*What to do*. Copy out word for word the lines starting at the one that contains "When comparing the" and ending at the one that contains "201 centimetres", with both of those lines included.

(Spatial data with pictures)
##############################

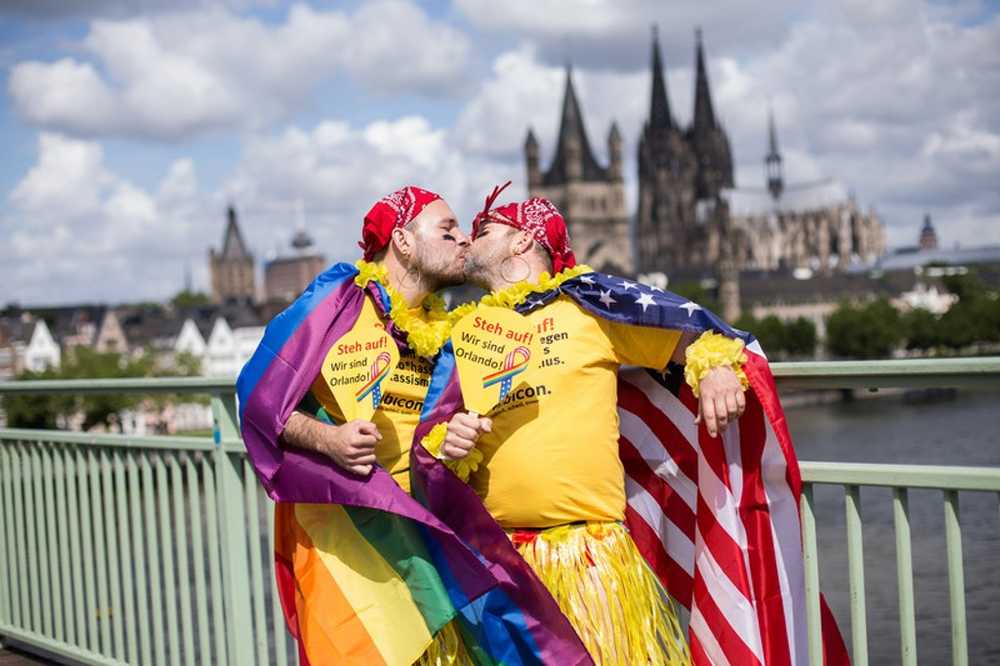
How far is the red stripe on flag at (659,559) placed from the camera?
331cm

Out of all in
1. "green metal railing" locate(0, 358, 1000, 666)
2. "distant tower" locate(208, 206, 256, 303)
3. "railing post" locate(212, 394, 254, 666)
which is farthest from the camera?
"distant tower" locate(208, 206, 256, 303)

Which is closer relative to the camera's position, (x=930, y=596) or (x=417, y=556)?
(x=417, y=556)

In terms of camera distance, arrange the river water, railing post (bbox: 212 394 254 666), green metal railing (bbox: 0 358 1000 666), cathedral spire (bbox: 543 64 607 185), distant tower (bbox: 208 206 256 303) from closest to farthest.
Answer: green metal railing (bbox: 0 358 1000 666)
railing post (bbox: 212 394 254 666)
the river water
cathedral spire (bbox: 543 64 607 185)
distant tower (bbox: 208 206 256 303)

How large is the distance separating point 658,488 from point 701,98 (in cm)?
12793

##############################

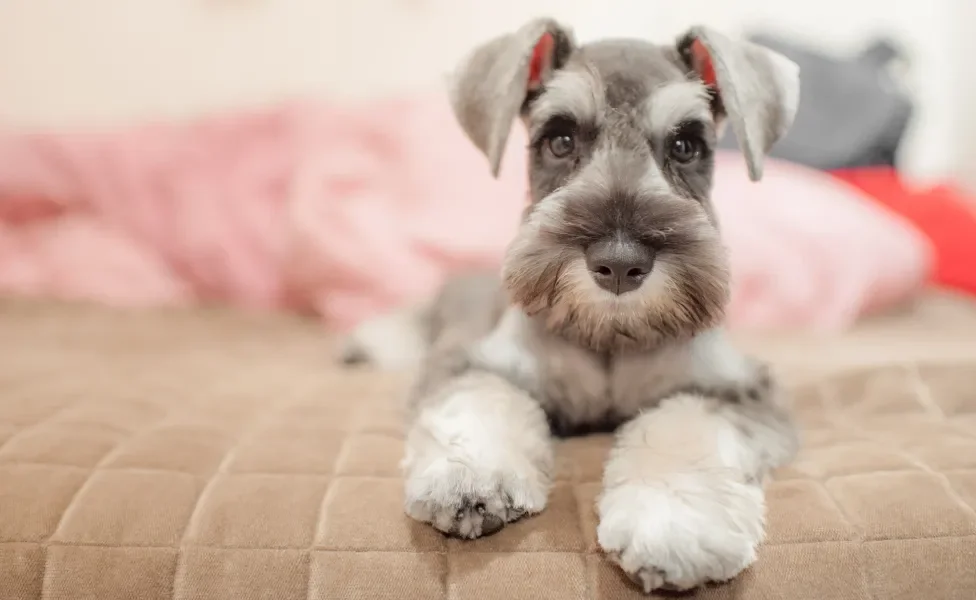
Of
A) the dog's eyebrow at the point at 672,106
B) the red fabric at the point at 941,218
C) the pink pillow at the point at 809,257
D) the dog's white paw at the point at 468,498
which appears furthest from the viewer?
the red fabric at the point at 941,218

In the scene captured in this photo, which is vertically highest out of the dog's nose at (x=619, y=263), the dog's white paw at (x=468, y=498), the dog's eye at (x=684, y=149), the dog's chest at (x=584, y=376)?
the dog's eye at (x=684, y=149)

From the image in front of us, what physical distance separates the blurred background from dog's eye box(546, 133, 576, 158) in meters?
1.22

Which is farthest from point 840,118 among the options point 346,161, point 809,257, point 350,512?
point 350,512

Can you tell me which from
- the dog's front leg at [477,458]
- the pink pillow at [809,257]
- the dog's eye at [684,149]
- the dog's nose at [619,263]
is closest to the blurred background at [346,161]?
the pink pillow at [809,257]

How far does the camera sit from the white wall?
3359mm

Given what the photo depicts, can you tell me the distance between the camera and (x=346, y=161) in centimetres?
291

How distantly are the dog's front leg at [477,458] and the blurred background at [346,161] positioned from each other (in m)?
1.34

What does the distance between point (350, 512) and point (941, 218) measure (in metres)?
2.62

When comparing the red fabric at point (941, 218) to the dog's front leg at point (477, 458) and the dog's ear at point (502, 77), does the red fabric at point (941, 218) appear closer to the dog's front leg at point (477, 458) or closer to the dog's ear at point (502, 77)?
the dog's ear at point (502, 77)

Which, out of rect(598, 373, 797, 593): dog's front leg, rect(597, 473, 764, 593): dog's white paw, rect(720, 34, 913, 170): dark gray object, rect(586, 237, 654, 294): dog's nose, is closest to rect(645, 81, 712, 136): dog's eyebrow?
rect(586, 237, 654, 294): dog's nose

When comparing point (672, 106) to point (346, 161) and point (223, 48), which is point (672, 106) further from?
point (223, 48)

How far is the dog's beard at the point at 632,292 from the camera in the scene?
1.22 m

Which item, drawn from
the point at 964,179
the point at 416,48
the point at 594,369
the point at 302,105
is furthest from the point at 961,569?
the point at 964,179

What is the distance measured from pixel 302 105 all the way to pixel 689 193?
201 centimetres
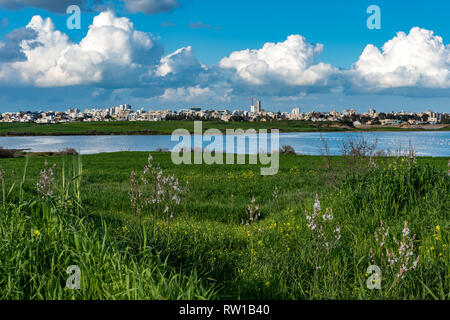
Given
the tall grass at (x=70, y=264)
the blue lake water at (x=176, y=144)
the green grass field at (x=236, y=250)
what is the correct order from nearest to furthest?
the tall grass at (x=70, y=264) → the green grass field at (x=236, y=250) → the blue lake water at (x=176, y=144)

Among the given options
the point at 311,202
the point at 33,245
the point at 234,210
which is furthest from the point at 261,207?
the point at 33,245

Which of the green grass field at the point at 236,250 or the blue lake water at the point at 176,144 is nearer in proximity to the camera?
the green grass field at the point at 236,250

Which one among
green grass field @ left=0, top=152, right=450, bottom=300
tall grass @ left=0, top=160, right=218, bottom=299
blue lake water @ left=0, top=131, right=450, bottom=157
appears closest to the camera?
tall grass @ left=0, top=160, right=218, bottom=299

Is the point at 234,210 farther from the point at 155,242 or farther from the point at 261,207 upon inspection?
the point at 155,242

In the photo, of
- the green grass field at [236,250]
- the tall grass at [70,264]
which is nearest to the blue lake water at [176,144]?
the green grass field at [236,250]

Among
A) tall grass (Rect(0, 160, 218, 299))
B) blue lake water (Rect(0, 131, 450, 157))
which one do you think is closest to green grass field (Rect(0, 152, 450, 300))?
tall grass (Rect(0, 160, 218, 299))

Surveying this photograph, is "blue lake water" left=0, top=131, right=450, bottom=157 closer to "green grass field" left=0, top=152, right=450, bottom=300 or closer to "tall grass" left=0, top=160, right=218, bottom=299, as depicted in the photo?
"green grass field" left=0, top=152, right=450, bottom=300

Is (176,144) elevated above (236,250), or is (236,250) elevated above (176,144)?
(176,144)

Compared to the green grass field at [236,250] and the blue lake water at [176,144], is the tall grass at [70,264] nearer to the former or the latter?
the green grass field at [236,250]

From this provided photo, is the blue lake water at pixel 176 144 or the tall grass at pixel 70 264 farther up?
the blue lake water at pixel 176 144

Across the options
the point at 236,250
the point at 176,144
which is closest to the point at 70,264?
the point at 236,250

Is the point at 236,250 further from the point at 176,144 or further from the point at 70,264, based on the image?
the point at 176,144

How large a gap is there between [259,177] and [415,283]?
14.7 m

##############################

*Solution for this problem*.
When comparing the red fabric at point (941, 218) to the dog's front leg at point (477, 458) and the dog's ear at point (502, 77), does the red fabric at point (941, 218) appear closer to the dog's front leg at point (477, 458) or closer to the dog's ear at point (502, 77)?
the dog's ear at point (502, 77)

Which, out of rect(598, 373, 797, 593): dog's front leg, rect(597, 473, 764, 593): dog's white paw, rect(720, 34, 913, 170): dark gray object, rect(586, 237, 654, 294): dog's nose, is closest to rect(645, 81, 712, 136): dog's eyebrow?
rect(586, 237, 654, 294): dog's nose

When comparing point (672, 106) to point (346, 161) and point (223, 48), which is point (672, 106) further from?
point (223, 48)

How far is the dog's beard at the point at 632,292 from the camera in the scene?
1.22 m

Which item, drawn from
the point at 964,179
the point at 416,48
the point at 594,369
the point at 302,105
is furthest from the point at 961,569?
the point at 964,179

What is the distance measured from pixel 302 105 all the way to pixel 689 193?
201 centimetres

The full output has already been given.